Tacos y Mulitas Rubén is one of two loncheras on this list that hipsters know. It's also one of the few that move: The truck parks on the corner of Main and Bishop streets in the morning, then goes to Main and Walnut streets in the evening for the downtown crowd. Regardless of location, they serve the same menu: huge tacos, bigger tortas, and regional specialties ranging from Cuernavacan picaditas and Mexico City-style quesadillas to tortas ahogadas from Guadalajara.

Though it sells tacos, tortas, burritos and even raspados, the emphasis at Los Reyes del Elote Asado is on roasted corn—take a cue from the squat, dark man flipping cobs on a grill as if they were flapjacks. And keep some room for esquite, a wondrous roasted-corn soup that will comfort you come winter. Corner of Main and Chestnut streets, Santa Ana.

The shrimp tacos at Mariscos Los Corales are unlike any found in Orange County.

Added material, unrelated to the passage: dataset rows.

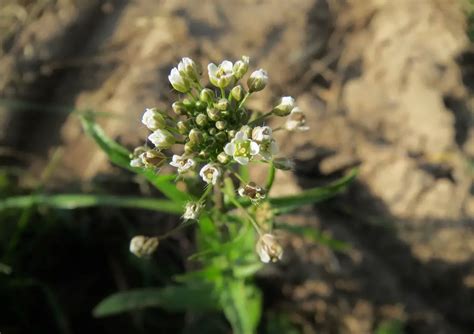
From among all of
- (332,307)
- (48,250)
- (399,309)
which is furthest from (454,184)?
(48,250)

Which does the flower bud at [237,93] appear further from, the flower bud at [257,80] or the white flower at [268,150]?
the white flower at [268,150]

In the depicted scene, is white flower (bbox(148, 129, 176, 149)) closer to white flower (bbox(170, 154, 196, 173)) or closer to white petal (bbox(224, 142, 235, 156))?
white flower (bbox(170, 154, 196, 173))

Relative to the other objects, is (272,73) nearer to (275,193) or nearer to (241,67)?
(275,193)

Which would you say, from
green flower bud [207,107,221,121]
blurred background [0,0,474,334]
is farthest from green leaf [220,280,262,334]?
green flower bud [207,107,221,121]

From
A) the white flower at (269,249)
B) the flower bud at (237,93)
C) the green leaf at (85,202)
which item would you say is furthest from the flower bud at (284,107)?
the green leaf at (85,202)

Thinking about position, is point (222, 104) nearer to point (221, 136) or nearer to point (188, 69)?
point (221, 136)

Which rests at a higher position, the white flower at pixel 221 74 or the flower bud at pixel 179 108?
the white flower at pixel 221 74
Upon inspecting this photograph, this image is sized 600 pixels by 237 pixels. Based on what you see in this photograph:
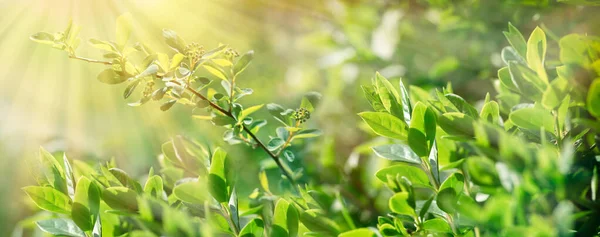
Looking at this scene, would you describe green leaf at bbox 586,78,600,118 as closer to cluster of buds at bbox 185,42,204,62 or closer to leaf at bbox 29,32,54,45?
cluster of buds at bbox 185,42,204,62

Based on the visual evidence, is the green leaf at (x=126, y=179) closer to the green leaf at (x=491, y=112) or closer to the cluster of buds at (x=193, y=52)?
the cluster of buds at (x=193, y=52)

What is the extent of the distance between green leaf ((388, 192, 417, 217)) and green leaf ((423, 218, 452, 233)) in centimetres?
2

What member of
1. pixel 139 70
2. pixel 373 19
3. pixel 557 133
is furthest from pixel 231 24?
pixel 557 133

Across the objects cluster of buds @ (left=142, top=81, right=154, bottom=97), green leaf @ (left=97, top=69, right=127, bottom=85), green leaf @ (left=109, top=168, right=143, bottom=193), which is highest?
green leaf @ (left=97, top=69, right=127, bottom=85)

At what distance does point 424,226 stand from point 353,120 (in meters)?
1.08

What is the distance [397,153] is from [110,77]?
31cm

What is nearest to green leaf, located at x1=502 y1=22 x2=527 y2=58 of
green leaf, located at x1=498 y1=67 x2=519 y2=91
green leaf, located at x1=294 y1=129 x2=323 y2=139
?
green leaf, located at x1=498 y1=67 x2=519 y2=91

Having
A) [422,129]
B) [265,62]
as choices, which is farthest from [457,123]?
[265,62]

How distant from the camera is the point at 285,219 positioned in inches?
18.9

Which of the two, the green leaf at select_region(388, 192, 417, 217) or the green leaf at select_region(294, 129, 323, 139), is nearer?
the green leaf at select_region(388, 192, 417, 217)

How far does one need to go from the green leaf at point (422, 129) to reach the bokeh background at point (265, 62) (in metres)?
0.24

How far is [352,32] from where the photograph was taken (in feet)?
4.58

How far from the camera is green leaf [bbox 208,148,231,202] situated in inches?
18.8

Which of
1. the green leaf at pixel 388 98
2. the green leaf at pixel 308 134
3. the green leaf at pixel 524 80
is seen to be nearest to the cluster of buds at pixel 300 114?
the green leaf at pixel 308 134
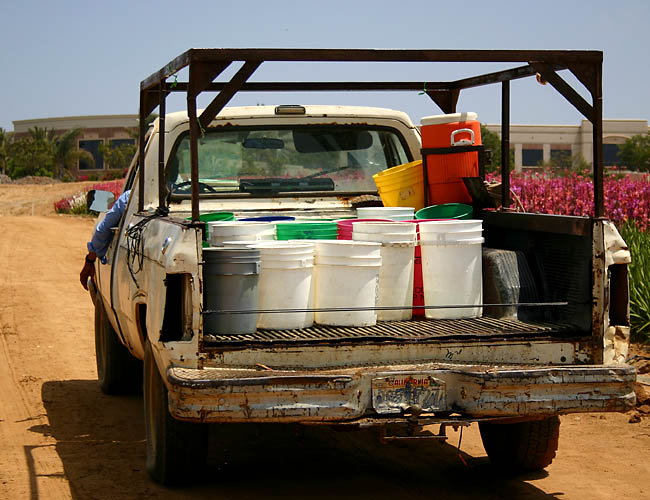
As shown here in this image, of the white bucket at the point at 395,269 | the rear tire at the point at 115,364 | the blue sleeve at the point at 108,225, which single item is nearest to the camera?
the white bucket at the point at 395,269

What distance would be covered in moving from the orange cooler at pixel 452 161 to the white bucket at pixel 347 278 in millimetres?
1635

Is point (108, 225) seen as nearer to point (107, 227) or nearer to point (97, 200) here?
point (107, 227)

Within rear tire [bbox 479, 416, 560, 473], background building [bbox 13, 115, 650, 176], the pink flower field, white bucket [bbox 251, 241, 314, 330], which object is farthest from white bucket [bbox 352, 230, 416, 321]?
background building [bbox 13, 115, 650, 176]

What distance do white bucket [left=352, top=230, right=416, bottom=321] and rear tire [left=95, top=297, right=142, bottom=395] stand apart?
2.91 meters

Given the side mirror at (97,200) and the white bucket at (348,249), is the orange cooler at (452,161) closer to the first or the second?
the white bucket at (348,249)

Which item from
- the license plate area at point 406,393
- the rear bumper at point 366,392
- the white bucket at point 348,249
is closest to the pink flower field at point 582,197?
the white bucket at point 348,249

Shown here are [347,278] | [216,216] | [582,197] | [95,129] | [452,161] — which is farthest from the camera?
[95,129]

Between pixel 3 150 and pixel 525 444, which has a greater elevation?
pixel 3 150

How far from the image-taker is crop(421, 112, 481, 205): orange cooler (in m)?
6.49

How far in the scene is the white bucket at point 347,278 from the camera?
4.95 meters

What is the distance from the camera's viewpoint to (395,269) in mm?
5172

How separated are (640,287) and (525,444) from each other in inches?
Answer: 174

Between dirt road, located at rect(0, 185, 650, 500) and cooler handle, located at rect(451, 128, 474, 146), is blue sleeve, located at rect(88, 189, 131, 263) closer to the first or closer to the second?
dirt road, located at rect(0, 185, 650, 500)

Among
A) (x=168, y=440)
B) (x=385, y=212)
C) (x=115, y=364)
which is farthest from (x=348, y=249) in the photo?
(x=115, y=364)
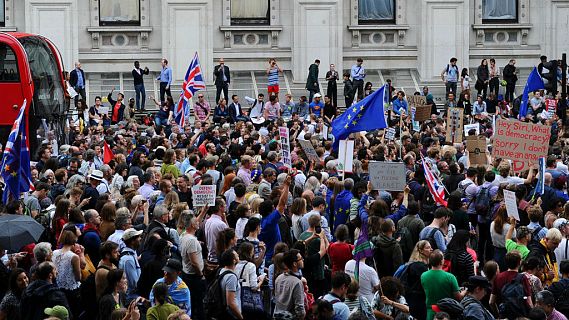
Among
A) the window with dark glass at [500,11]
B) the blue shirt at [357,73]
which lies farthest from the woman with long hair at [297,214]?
the window with dark glass at [500,11]

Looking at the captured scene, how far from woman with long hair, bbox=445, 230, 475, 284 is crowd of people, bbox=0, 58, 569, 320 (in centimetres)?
2

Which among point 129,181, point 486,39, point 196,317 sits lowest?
point 196,317

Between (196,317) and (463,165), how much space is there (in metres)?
9.56

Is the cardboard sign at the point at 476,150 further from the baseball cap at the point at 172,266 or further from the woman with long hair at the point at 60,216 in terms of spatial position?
the baseball cap at the point at 172,266

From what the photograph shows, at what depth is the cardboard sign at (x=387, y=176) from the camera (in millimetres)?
20766

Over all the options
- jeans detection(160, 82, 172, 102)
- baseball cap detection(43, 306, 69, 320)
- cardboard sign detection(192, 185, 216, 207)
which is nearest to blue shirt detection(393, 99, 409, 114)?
jeans detection(160, 82, 172, 102)

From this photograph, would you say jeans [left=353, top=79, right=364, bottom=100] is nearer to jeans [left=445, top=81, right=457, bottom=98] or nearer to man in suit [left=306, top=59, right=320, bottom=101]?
man in suit [left=306, top=59, right=320, bottom=101]

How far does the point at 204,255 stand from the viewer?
18766 millimetres

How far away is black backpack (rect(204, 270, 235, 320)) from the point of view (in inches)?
634

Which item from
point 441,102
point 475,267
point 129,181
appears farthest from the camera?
point 441,102

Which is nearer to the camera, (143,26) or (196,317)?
(196,317)

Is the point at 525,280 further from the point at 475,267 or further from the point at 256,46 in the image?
the point at 256,46

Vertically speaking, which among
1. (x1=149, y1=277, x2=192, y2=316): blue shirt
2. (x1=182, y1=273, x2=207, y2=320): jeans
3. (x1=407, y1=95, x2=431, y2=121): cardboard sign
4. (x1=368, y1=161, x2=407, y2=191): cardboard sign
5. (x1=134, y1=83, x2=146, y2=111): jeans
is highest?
(x1=134, y1=83, x2=146, y2=111): jeans

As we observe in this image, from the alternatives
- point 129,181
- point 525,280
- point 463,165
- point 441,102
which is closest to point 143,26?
point 441,102
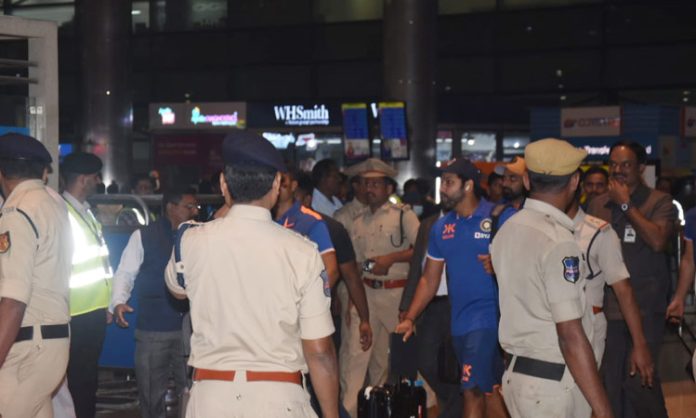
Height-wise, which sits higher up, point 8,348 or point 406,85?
point 406,85

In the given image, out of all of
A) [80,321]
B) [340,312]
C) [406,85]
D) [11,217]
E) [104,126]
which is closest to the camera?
[11,217]

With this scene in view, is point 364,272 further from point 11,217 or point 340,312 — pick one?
point 11,217

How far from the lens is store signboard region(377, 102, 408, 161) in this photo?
64.6 feet

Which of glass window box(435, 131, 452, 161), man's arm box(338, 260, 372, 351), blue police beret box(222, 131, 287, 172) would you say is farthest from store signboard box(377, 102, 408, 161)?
blue police beret box(222, 131, 287, 172)

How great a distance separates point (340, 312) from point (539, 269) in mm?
4739

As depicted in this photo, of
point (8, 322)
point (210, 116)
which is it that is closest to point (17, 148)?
point (8, 322)

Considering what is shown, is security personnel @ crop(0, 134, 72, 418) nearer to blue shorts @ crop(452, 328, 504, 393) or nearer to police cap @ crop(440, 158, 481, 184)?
blue shorts @ crop(452, 328, 504, 393)

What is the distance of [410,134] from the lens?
2253 centimetres

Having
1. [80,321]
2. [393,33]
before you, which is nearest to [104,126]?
[393,33]

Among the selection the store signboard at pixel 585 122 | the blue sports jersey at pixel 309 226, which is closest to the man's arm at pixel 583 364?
the blue sports jersey at pixel 309 226

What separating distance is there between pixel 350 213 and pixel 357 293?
7.99 feet

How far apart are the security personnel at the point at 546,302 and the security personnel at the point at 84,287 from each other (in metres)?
2.81

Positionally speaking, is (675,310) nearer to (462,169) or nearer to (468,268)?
(468,268)

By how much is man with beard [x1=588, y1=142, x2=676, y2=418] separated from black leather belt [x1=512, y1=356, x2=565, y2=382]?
2628 mm
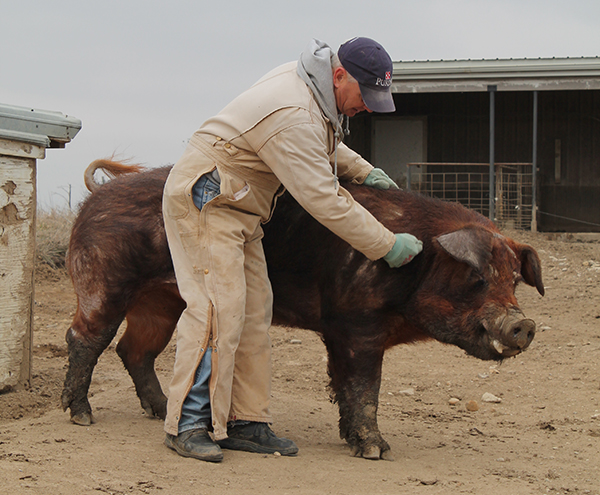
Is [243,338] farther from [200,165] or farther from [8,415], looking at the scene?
[8,415]

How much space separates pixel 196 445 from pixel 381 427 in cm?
152

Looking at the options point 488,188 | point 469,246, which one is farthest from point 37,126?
point 488,188

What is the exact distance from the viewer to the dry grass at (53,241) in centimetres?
1031

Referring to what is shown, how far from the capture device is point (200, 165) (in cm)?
345

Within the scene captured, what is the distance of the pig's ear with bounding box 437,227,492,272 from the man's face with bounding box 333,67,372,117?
780mm

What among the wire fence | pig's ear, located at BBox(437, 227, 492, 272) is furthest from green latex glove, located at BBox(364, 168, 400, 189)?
the wire fence

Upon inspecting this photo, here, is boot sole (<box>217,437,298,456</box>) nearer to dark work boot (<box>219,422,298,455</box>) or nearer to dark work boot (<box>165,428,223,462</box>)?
dark work boot (<box>219,422,298,455</box>)

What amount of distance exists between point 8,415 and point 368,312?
2.37 m

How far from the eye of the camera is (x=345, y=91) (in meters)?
3.45

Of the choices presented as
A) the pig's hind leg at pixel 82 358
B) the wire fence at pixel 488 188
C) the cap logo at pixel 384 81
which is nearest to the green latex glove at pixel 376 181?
the cap logo at pixel 384 81

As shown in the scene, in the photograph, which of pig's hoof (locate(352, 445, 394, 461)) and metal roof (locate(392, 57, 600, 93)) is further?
metal roof (locate(392, 57, 600, 93))

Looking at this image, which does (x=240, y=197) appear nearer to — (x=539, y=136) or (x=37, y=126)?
(x=37, y=126)

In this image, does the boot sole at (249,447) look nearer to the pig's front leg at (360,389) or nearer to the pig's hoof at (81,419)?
the pig's front leg at (360,389)

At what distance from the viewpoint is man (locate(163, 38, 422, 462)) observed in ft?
10.7
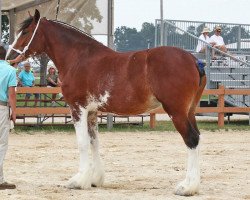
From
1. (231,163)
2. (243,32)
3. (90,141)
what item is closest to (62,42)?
(90,141)

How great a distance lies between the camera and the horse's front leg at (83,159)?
29.1ft

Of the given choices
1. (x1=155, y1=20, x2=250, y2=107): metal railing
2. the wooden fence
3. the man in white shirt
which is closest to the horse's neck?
the wooden fence

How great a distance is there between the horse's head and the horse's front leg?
1.19 metres

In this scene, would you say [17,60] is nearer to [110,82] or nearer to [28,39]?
[28,39]

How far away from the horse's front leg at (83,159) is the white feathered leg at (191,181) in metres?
1.27

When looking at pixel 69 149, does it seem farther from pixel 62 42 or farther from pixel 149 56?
pixel 149 56

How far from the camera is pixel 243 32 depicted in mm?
25609

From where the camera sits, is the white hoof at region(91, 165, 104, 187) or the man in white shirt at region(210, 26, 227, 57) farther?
the man in white shirt at region(210, 26, 227, 57)

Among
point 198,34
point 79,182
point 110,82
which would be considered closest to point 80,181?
point 79,182

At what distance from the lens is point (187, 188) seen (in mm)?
8289

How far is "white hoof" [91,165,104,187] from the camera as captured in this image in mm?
9109

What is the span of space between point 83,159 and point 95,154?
354 mm

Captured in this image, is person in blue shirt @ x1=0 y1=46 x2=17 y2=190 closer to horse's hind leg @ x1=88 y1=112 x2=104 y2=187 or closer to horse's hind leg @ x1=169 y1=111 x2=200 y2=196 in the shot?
horse's hind leg @ x1=88 y1=112 x2=104 y2=187

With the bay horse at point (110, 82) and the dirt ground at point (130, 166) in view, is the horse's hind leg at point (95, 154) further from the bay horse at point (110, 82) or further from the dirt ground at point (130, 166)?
the dirt ground at point (130, 166)
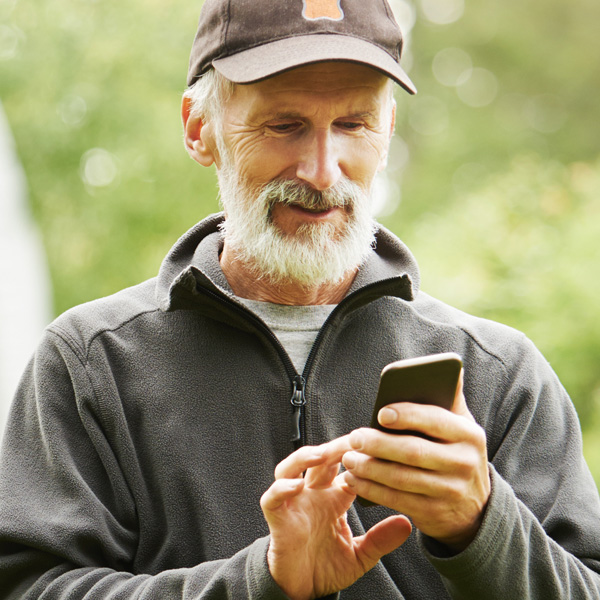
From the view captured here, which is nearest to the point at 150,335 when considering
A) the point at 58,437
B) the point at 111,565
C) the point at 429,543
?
Answer: the point at 58,437

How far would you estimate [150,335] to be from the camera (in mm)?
2660

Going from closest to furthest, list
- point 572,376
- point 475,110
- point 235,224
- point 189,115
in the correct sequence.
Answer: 1. point 235,224
2. point 189,115
3. point 572,376
4. point 475,110

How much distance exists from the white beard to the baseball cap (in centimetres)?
33

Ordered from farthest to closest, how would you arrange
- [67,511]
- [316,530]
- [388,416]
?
[67,511] < [316,530] < [388,416]

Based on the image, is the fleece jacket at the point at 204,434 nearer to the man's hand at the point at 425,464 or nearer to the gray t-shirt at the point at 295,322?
the gray t-shirt at the point at 295,322

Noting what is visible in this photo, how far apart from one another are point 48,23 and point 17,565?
7.61 meters

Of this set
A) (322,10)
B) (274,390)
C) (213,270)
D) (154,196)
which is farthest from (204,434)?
(154,196)

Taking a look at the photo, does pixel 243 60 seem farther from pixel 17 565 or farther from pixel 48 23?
pixel 48 23

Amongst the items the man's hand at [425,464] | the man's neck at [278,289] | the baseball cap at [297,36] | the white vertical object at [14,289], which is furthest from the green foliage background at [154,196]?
the man's hand at [425,464]

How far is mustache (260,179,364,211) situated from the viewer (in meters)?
2.62

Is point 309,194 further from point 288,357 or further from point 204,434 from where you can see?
point 204,434

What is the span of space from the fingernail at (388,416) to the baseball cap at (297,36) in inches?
39.7

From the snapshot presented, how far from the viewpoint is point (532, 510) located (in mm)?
2488

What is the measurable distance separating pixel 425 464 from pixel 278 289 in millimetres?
991
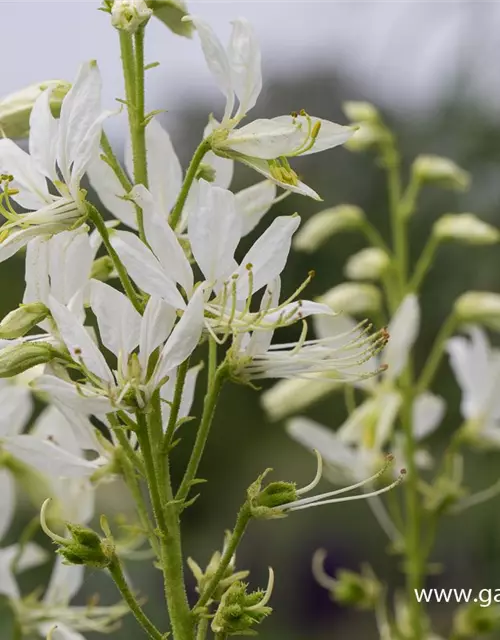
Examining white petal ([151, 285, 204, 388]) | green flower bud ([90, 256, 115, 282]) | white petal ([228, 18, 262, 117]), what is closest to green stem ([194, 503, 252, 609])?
white petal ([151, 285, 204, 388])

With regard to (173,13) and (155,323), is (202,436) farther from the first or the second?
(173,13)

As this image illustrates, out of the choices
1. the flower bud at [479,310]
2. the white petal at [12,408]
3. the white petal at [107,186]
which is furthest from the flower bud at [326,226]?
the white petal at [107,186]

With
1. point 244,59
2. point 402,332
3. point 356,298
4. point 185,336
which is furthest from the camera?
point 356,298

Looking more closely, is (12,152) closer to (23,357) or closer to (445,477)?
(23,357)

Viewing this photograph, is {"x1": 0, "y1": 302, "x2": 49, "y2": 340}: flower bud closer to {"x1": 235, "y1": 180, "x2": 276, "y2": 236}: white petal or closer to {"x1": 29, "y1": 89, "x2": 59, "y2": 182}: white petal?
{"x1": 29, "y1": 89, "x2": 59, "y2": 182}: white petal

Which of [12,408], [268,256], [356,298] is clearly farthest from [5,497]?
[356,298]

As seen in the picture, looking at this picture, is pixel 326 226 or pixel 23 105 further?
pixel 326 226

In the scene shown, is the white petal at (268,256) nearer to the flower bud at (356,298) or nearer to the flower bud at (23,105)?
the flower bud at (23,105)
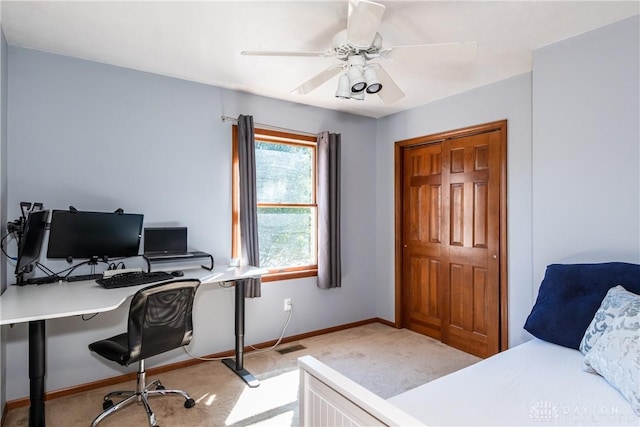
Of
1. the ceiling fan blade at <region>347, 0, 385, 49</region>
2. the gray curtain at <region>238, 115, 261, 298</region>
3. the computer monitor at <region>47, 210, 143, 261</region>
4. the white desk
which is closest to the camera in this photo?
the ceiling fan blade at <region>347, 0, 385, 49</region>

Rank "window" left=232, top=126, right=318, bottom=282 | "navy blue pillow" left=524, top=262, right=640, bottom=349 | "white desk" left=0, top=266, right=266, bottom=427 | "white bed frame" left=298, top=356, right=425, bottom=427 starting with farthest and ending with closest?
"window" left=232, top=126, right=318, bottom=282
"navy blue pillow" left=524, top=262, right=640, bottom=349
"white desk" left=0, top=266, right=266, bottom=427
"white bed frame" left=298, top=356, right=425, bottom=427

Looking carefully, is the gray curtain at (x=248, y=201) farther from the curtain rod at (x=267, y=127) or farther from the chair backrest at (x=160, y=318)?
the chair backrest at (x=160, y=318)

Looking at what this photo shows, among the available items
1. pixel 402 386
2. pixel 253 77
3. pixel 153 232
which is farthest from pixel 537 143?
pixel 153 232

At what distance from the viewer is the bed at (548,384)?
130 centimetres

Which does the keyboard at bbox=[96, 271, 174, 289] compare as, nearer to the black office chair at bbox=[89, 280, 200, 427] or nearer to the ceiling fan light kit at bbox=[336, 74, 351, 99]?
the black office chair at bbox=[89, 280, 200, 427]

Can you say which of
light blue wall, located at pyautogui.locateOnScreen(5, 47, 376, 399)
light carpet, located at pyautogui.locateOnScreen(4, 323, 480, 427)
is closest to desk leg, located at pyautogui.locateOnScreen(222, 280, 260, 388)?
light carpet, located at pyautogui.locateOnScreen(4, 323, 480, 427)

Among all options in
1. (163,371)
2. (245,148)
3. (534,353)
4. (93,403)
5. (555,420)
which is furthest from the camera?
(245,148)

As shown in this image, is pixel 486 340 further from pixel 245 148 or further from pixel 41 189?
pixel 41 189

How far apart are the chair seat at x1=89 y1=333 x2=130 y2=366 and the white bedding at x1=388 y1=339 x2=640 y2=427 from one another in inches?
65.4

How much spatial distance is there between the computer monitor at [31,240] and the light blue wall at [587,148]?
3.38 meters

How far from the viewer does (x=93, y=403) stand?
8.23ft

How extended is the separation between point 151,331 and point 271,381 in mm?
1095

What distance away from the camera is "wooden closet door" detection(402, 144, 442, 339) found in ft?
12.5

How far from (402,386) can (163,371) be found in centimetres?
200
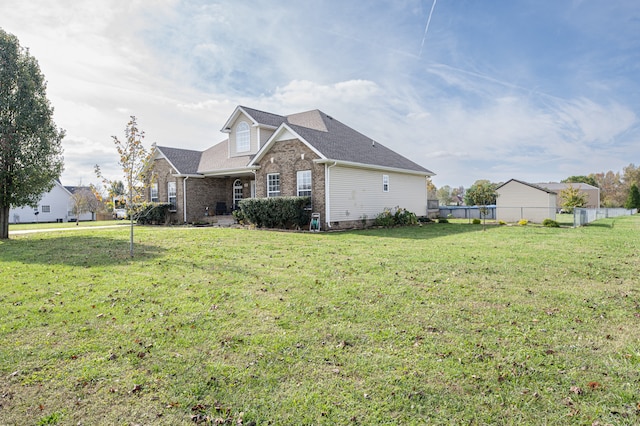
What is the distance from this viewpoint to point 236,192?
26109 mm

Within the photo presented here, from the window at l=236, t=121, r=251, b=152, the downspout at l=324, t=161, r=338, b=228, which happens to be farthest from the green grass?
the window at l=236, t=121, r=251, b=152

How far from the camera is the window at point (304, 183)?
60.2 feet

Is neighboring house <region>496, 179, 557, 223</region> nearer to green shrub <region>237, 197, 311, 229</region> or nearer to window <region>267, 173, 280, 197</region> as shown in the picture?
green shrub <region>237, 197, 311, 229</region>

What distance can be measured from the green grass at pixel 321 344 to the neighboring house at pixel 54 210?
4392 centimetres

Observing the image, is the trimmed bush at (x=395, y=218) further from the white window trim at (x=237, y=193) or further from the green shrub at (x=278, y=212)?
the white window trim at (x=237, y=193)

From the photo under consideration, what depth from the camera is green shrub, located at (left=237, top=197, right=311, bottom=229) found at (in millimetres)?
17828

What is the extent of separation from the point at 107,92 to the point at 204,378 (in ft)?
50.9

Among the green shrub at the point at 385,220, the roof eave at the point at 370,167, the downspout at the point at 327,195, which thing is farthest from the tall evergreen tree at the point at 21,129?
the green shrub at the point at 385,220

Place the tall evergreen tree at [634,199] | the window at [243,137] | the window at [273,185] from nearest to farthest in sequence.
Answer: the window at [273,185] → the window at [243,137] → the tall evergreen tree at [634,199]

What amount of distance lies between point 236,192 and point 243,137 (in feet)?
14.6

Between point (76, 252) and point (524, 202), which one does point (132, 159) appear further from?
point (524, 202)

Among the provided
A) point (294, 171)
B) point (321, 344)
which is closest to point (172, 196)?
point (294, 171)

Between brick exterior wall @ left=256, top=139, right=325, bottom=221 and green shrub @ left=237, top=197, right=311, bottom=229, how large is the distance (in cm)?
65

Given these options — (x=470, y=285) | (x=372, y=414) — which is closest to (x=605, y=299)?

Instead of small shrimp mixed with cabbage and a sauce and folded into a corn tortilla, they grind the shrimp, mix in red onions, then stuff the mixture in a tortilla that gets the fried treatment akin to potato tacos. The shrimp becomes sweeter because of the grease; the taco shell glistens. And the fish taco is so buttery and crunchy. Corner of Main and Pine streets, Santa Ana.

We've written so much about Alebrije's over the years that if you don't know about it yet, I'm betting you're a new reader. Google “Alebrije's battleship taco” and learn! Another hipster fave. Corner of Main and Cubbon streets, Santa Ana.

The corner of Main and Wilshire Avenue hosts two loncheras. Each morning, Ricas Gorditas makes the masa-heavy disk the way my army of tías have since they were teens living on the rancho: a thick base with a thin flap on top, as crispy-feathery as nori, bulging because it's holding back a hill of some type of steaming guisado (stew) that's spilling from a small slit on the side. At night, Tacos El Zaga serves only tacos, burritos, tortas and quesadillas, with the usual meat offerings of any taquería—this ain't a regional-specialty type of place. And it doesn't have to be, so wonderful the food is. The burritos are hefty, wrapped in silky flour tortillas; the quesadillas are gooey and the size of a drafting triangle.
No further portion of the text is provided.